Public Preview of Shortest Path on SQL Server 2019

Shreya Verma · ‎Jun 26 2019

SQL Server 2017 and Azure SQL Database introduced native graph database capabilities used to model many-to-many relationships. The first implementation of SQL Graph introduced support for nodes to represent entities, edges to represent relationships and a new MATCH predicate to support graph pattern matching and traversal.

We are expanding the graph database capabilities with several new features. In this blog we discuss one of these features that is now available for public preview in SQL Server 2019, Shortest Path, which can be used to find a shortest path between two nodes in a graph.
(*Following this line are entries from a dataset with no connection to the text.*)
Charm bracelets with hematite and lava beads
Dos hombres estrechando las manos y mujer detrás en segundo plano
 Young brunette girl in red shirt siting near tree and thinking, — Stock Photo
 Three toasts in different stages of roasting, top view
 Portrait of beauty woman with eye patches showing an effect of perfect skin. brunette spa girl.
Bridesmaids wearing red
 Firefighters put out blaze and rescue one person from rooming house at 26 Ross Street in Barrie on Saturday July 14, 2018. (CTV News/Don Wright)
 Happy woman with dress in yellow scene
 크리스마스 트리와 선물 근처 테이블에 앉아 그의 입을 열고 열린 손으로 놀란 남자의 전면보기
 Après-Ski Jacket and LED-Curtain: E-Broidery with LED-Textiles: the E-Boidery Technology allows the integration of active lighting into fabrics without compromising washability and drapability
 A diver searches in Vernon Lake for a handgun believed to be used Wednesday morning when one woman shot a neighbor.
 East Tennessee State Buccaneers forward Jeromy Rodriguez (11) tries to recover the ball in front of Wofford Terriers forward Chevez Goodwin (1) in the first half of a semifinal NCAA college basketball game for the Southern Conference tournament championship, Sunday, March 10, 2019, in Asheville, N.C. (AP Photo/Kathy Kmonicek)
The shortest path function can also be used to compute a transitive closure or for arbitrary length traversals.

With CTP3.1, we are introducing a new function SHORTEST_PATH, which can be used inside MATCH to find a shortest path between any 2 nodes in a graph or to perform arbitrary length traversals. Users can specify a pattern they would like to search for in the graph using a regular expression style syntax.

To understand the new syntax and how shortest path works, from Adventure Works Cycles, a bicycle wholesaler that sells and manufactures bicycles. We have converted their bill of materials hierarchy into a graph, which has Product node and IsPartOf edge table. Download sample scripts here.

Now, let’s look at some sample queries to see how shortest path can help with recursive or arbitrary length traversals in a graph schema.

Find all assemblies where a given product is used

Imagine that the inventory of a given product (Bearing Ball) at Adventure Works Cycles is running low and that they would like to find all the assemblies in their manufacturing pipeline, where a Bearing Ball is used. This will tell them what assemblies will be affected due to the scarcity of a given product.

The following query demonstrates how shortest path can be used to find all assemblies that require a Bearing Ball in the bill of materials:

-- Find all the assemblies where Bearing Ball is used
SELECT 
	P1.ProductID, 
	P1.Name,
	STRING_AGG(P2.Name,'->') WITHIN GROUP (GRAPH PATH) AS [Assembly],
	LAST_VALUE(P2.ProductID) WITHIN GROUP (GRAPH PATH) AS [Final ProductID]
FROM
	PRODUCT P1,
	PRODUCT FOR PATH P2,
	ISPARTOF FOR PATH IPO
WHERE 
	MATCH(SHORTEST_PATH(P1(-(IPO)->P2)+))
	AND P1.ProductID = 2
       ORDER BY P1.ProductID

This query starts from ProductID = 2 (Bearing Ball) and keeps traversing up the BOM tree until it finds all products that contain a Bearing Ball.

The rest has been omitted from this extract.